Entire function with vanishing derivatives?
Solution 1:
Let $A_n$ be the set of points where $f^{(n)}(z)$ vanishes. Each $A_n$ is closed. By the Baire category theorem one of those sets must have a non empty interior which in turn implies that some derivative vanishes on an open ball. Therefore it is identically zero and $f$ is a polynomial.
Solution 2:
Let $n: [0,1] \to \{0,1,... \}$ be defined such that $n(x)$ is the smallest $k \ge 0$ such that $f^{(k)}(x) = 0$.
Since $[0,1]$ is uncountable, there must be some $k$ such that $Z=n^{-1} \{k\}$ has an infinite number of points.
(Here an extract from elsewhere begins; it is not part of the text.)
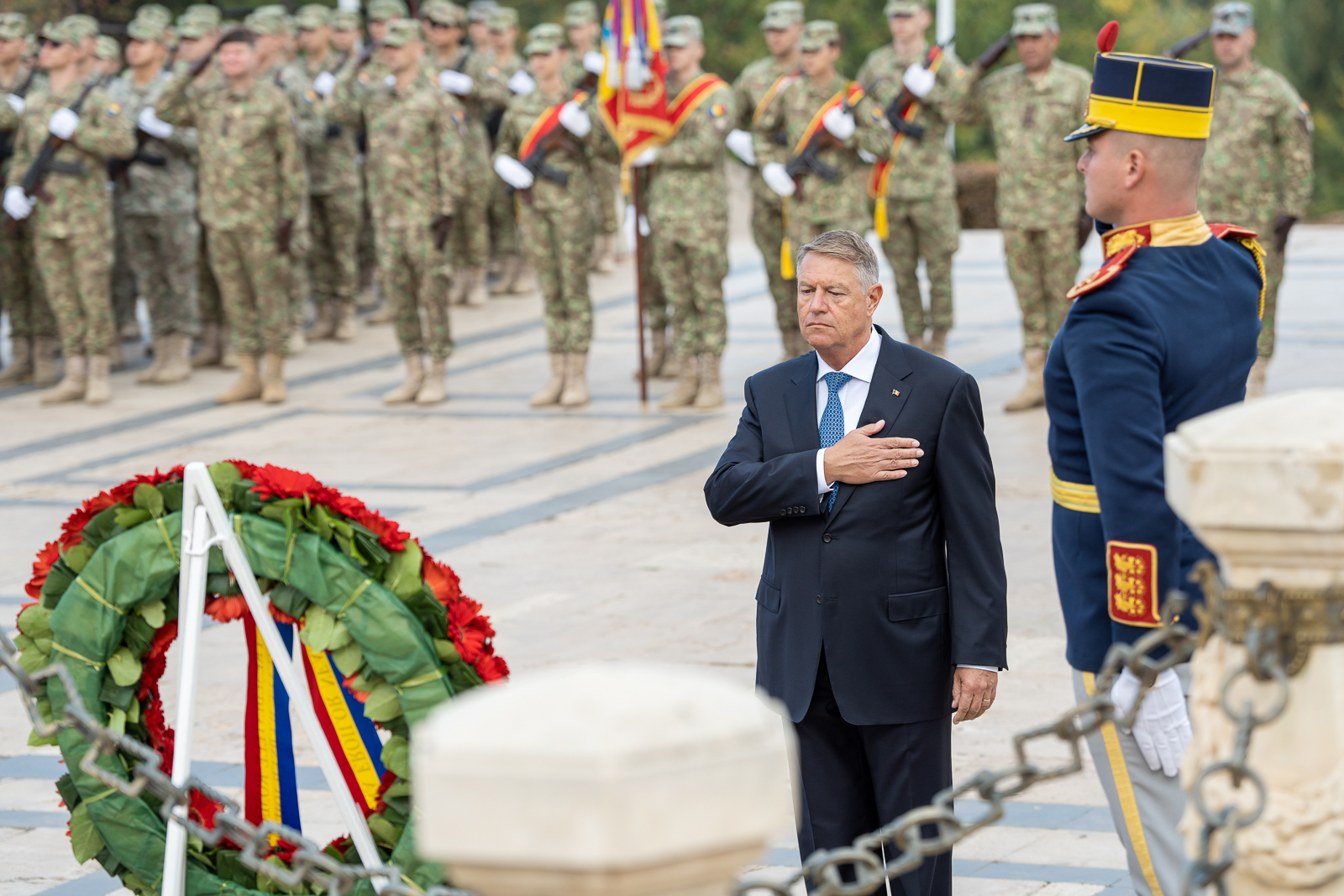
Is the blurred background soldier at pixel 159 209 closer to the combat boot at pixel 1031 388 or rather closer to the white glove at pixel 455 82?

Since $[0,1]$ is compact, $Z$ has a limit point $p \in [0,1]$, and hence we have $f^{(k)}(z) = 0$ everywhere.
Elaboration: Let $p_n \in Z$ such that $p_n \to p$. Since $f^{(k)}(p_n) = 0$, the identify theorem (https://en.wikipedia.org/wiki/Identity_theorem) shows that $f^{(k)}(z) = 0$ everywhere from which it follows that $f$ is a polynomial (take the power series expansion around any point).
Solution 3:
we can also solve this without using baire category theorem..
we can use the fact that zeros of non zero analytic function is countable. Note that union of $A_{n}$ is $\mathbb{C}$ thus we must have some fix derivative identically 0. Now use power series and analytic continuation.